#!/usr/bin/env python
# coding: utf-8

# # LKJ Cholesky Covariance Priors for Multivariate Normal Models

# While the [inverse-Wishart distribution](https://en.wikipedia.org/wiki/Inverse-Wishart_distribution) is the conjugate prior for the covariance matrix of a multivariate normal distribution, it is [not very well-suited](https://github.com/pymc-devs/pymc3/issues/538#issuecomment-94153586) to modern Bayesian computational methods.  For this reason, the [LKJ prior](http://www.sciencedirect.com/science/article/pii/S0047259X09000876) is recommended when modeling the covariance matrix of a multivariate normal distribution.
# 
# To illustrate modelling covariance with the LKJ distribution, we first generate a two-dimensional normally-distributed sample data set.

# In[1]:


get_ipython().run_line_magic('matplotlib', 'inline')


# In[2]:


from warnings import filterwarnings


# In[3]:


from matplotlib.patches import Ellipse
from matplotlib import pyplot as plt
import numpy as np
import pymc3 as pm
import seaborn as sns


# In[4]:


filterwarnings('ignore', message='findfont')


# In[5]:


SEED = 3264602 # from random.org

np.random.seed(SEED)


# In[6]:


N = 10000

μ_actual = np.array([1, -2])
Σ_actual = np.array([[0.5, -0.3],
                     [-0.3, 1.]])

x = np.random.multivariate_normal(μ_actual, Σ_actual, size=N)


# In[7]:


var, U = np.linalg.eig(Σ_actual)
angle = 180. / np.pi * np.arccos(np.abs(U[0, 0]))


# In[8]:


fig, ax = plt.subplots(figsize=(8, 6))

blue, _, red, *_ = sns.color_palette()

e = Ellipse(μ_actual, 2 * np.sqrt(5.991 * var[0]),
            2 * np.sqrt(5.991 * var[1]),
            angle=angle)

- _REQUIRED TASKS_:
- 1) In the notebook, which prior is recommended for modeling the covariance matrix of a multivariate normal distribution?
- 2) Reproduce the part of the notebook starting with "μ_actual = np.array([1, -2])" and going on through "U = np.linalg.eig(Σ_actual)".
- 3) Shorten the notebook's paragraph that begins "While the inverse-Wishart distribution" to a single sentence that keeps its main facts.

- _EXCERPTED RECORDS_:
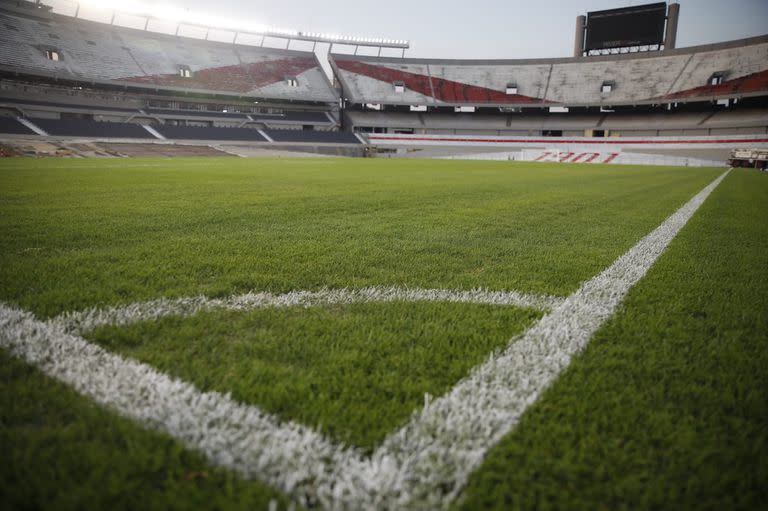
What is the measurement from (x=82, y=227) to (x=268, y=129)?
39650 mm

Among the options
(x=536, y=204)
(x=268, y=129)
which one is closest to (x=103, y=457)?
(x=536, y=204)

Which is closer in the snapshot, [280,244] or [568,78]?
[280,244]

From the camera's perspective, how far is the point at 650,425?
42.9 inches

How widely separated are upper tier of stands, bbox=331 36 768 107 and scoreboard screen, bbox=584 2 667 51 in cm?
196

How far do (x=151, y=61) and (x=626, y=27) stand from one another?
154 ft

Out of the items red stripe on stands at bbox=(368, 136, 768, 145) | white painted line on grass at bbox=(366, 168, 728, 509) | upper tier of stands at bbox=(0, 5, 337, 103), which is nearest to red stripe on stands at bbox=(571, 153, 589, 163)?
red stripe on stands at bbox=(368, 136, 768, 145)

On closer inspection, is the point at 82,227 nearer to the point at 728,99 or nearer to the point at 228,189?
the point at 228,189

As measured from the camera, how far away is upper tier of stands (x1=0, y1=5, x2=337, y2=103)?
32.2 m

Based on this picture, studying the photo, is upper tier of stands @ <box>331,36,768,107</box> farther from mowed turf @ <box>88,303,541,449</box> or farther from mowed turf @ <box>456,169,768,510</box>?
mowed turf @ <box>88,303,541,449</box>

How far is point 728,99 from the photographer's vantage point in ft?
121

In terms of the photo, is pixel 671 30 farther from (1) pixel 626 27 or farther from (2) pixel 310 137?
(2) pixel 310 137

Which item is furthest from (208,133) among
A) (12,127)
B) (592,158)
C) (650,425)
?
(650,425)

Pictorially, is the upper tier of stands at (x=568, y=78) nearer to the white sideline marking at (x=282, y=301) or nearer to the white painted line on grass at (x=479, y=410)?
the white sideline marking at (x=282, y=301)

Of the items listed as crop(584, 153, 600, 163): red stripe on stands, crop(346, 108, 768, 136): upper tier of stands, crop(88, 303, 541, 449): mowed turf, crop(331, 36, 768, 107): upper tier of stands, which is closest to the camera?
crop(88, 303, 541, 449): mowed turf
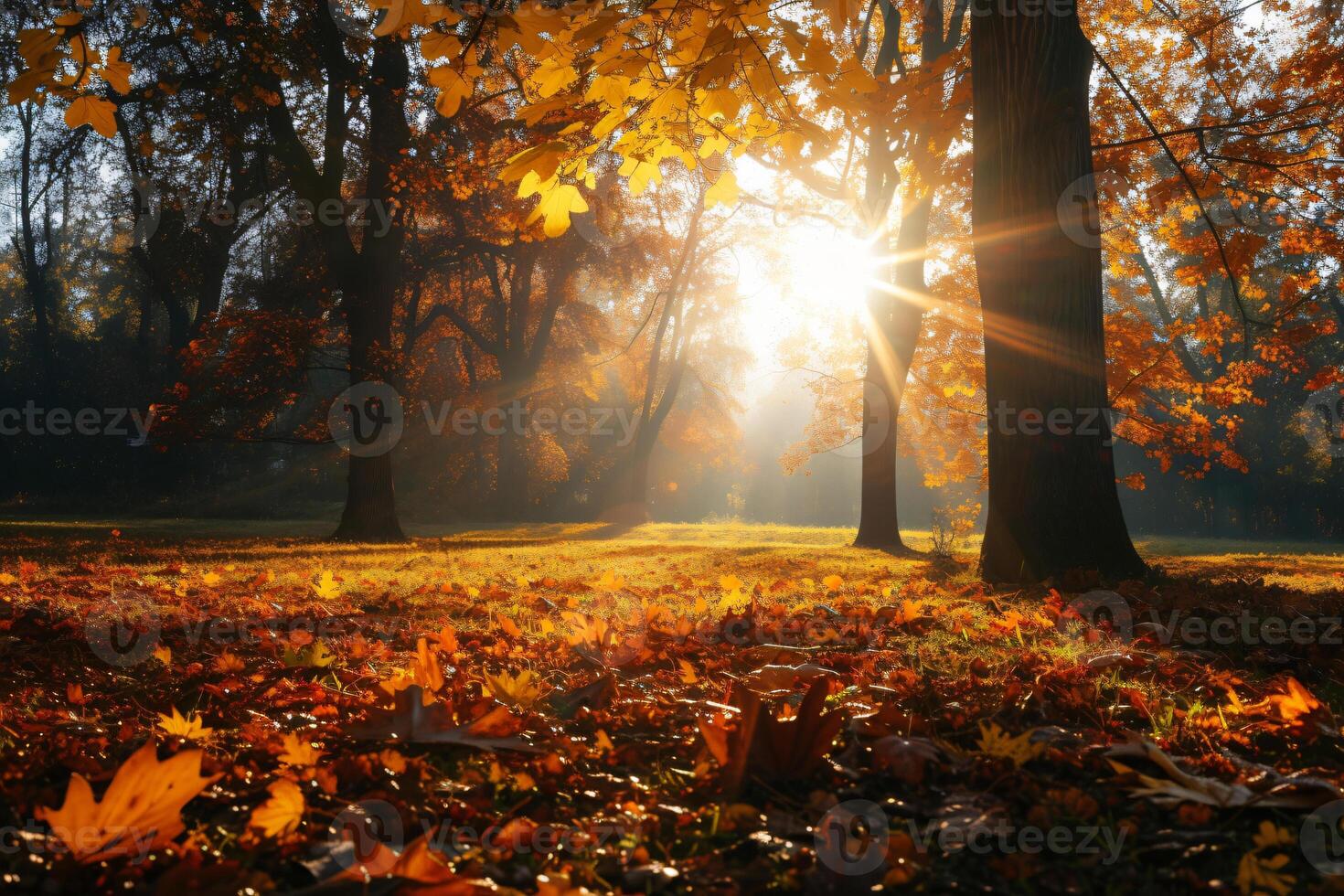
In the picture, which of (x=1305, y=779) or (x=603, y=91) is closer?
(x=1305, y=779)

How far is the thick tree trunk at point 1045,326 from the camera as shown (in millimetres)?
4602

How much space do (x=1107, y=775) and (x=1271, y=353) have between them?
1127 cm

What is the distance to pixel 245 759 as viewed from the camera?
5.07 ft

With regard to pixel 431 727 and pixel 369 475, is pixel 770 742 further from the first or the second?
pixel 369 475

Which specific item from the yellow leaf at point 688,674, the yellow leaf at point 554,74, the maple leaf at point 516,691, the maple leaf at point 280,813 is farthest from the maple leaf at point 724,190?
the maple leaf at point 280,813

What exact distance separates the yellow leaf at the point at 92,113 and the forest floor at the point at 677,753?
5.78 feet

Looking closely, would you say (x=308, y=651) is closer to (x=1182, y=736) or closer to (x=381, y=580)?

- _SOLUTIONS PER TASK_:
- 1) The LKJ prior.

- 2)
μ_actual = np.array([1, -2])
Σ_actual = np.array([[0.5, -0.3],
                     [-0.3, 1.]])

x = np.random.multivariate_normal(μ_actual, Σ_actual, size=N)


# In[7]:


var, U = np.linalg.eig(Σ_actual)

- 3) The inverse-Wishart distribution is the conjugate prior for the covariance matrix of a multivariate normal distribution but is not well suited to modern Bayesian computational methods, so the LKJ prior is recommended instead.